PAGE EXTRACT
--- Start ---
Is it legal to compare iterators from different containers?
std::vector<int> foo;
std::vector<int> bar;
Does the expression foo.begin() == bar.begin() yield false or undefined behavior?
(I am writing a custom iterator and stumbled upon this question while implementing operator==.)
If you consider the C++11 standard (n3337):
§ 24.2.1 — [iterator.requirements.general#6]
An iterator j is called reachable from an iterator i if and only if there is a finite sequence of applications of the expression ++i that makes i == j. If j is reachable from i, they refer to elements of the same sequence.
§ 24.2.5 — [forward.iterators#2]
The domain of == for forward iterators is that of iterators over the same underlying sequence.
Given that RandomAccessIterator must satisfy all requirements imposed by ForwardIterator, comparing iterators from different containers is undefined.
The LWG issue #446 talks specifically about this question, and the proposal was to add the following text to the standard (thanks to #Lightness Races in Orbit for bringing it to attention):
The result of directly or indirectly evaluating any comparison function or the binary - operator with two iterator values as arguments that were obtained from two different ranges r1 and r2 (including their past-the-end values) which are not subranges of one common range is undefined, unless explicitly described otherwise.
--- End ---
BRIEF
Extend the discussion on comparing iterators from different containers, beginning directly after its final sentence.

(Spatial reasoning question data)
--- Start ---
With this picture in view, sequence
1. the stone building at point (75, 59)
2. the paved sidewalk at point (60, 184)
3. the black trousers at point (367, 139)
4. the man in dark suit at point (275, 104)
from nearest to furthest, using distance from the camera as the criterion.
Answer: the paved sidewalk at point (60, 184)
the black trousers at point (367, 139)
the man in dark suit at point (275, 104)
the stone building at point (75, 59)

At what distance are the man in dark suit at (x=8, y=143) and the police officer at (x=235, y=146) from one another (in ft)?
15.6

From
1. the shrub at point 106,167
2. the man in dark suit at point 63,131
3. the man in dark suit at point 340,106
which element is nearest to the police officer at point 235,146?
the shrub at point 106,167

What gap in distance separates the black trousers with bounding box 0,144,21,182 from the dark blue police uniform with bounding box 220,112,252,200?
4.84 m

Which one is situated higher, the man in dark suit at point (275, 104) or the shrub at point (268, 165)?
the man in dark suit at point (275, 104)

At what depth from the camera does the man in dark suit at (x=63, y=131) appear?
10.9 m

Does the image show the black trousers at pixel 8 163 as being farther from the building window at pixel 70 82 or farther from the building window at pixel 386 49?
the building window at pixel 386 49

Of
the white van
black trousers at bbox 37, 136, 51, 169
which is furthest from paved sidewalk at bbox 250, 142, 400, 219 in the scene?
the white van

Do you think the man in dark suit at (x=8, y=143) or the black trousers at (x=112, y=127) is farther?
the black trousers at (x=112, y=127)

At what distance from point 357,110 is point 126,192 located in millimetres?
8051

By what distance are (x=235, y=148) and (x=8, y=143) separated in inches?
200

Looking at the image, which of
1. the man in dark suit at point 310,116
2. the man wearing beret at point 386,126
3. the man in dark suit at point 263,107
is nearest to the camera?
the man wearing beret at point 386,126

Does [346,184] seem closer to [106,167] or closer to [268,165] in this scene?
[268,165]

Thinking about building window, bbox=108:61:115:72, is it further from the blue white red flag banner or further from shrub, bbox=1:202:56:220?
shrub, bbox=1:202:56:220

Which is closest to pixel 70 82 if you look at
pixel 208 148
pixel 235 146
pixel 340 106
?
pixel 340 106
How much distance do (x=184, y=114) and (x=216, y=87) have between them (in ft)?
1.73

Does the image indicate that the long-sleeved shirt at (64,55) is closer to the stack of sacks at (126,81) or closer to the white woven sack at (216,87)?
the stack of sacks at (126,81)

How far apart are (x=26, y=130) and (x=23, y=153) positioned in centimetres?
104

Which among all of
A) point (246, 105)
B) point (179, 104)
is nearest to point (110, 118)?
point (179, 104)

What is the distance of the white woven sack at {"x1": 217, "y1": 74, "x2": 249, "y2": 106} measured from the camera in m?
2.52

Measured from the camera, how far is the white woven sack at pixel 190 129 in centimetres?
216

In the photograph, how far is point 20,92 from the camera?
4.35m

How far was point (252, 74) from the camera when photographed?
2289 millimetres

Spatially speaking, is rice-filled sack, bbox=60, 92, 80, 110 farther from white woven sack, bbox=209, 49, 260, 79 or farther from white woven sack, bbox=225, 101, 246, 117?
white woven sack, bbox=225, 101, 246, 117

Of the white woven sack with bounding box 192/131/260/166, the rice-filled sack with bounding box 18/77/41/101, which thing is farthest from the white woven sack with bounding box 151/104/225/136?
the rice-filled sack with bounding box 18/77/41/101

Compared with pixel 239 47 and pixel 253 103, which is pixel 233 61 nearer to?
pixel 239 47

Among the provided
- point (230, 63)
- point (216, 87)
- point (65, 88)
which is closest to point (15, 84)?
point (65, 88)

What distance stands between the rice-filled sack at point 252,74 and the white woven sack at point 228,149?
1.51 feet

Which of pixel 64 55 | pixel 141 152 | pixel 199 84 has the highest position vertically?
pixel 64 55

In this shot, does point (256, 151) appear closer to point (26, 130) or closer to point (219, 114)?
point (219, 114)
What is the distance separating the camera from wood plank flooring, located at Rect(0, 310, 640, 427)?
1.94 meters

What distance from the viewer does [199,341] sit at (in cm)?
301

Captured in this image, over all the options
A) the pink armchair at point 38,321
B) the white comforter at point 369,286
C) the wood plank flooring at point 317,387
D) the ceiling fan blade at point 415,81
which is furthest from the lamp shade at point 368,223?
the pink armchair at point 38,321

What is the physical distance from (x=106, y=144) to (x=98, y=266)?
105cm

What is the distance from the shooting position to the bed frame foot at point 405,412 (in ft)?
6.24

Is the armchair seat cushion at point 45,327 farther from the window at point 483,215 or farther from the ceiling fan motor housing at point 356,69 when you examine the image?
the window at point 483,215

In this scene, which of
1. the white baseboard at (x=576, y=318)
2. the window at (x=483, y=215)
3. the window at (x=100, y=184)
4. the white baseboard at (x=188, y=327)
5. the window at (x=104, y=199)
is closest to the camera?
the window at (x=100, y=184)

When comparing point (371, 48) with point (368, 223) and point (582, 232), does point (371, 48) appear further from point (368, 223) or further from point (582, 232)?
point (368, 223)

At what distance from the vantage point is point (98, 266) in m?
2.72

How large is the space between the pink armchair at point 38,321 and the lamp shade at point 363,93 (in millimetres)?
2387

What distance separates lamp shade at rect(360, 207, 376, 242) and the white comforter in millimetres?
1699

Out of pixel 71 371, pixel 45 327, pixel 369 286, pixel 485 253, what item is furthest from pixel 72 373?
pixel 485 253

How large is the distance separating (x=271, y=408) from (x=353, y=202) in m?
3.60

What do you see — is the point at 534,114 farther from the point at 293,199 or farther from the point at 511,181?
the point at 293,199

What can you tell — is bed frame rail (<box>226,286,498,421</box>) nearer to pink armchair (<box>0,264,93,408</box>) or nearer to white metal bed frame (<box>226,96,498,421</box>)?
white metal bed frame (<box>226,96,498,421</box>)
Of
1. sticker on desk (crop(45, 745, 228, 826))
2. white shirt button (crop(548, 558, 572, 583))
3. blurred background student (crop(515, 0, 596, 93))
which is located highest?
--- End ---
OUTPUT FOR THIS TASK
Undefined behavior as far as I know. In VS 2010 with
/*
* to disable iterator checking that complains that the iterators are incompatible (come from * different containers :-)
*/
#define _HAS_ITERATOR_DEBUGGING 0
std::vector<int> vec1, vec2;
std::vector<int>::iterator it1 = vec1.begin();
std::vector<int>::iterator it2 = vec2.begin();
if (it1 == it2)
{
std::cout << "they are equal!!!";
}
The equality test returns in this case true :-), since the containers are empty and the _Ptr member of the iterators are both nullptr.
Who knows maybe your implementation does things differently and the test would return false :-).
EDIT:
See C++ Standard library Active Issues list "446. Iterator equality between different containers". Maybe someone can check the standard to see if the change was adopted?
Probably not since it is on the active issues list so Charles Bailey who also answered this is right it's unspecified behavior.
So I guess the behavior could differ (at least theoretically) between different implementations and this is only one problem.
The fact that with iterator debugging enabled in the STL implementation that comes with VS checks are in place for this exact case (iterators coming from different containers) singnals at least to me once more that doing such comparisons should be avoided whenever possible.
You cannot directly compare iterators from different containers. An iterator is an object that uses the internal state of a container to traverse it; comparing the internals of one container to another simply does not make sense.
However, if the iterators resulting from container.begin() are available, it may make sense to compare iterators by the count of objects traversed from begin() to the current iterator value. This is done using std::distance:
int a = std::distance(containerA.begin(), iteratorA);
int b = std::distance(containerB.begin(), iteratorB);
if (a <comparison> b)
{ /* ... */ }
Without more context, it's difficult to judge whether this would solve your problem or not. YMMV.
No. If it were legal, this would imply that pointers would not be iterators.
I believe that it is unspecified behaviour (C++03). std::vector iterators are random access iterators and the behaviour of == is defined in the requirements for forward iterators.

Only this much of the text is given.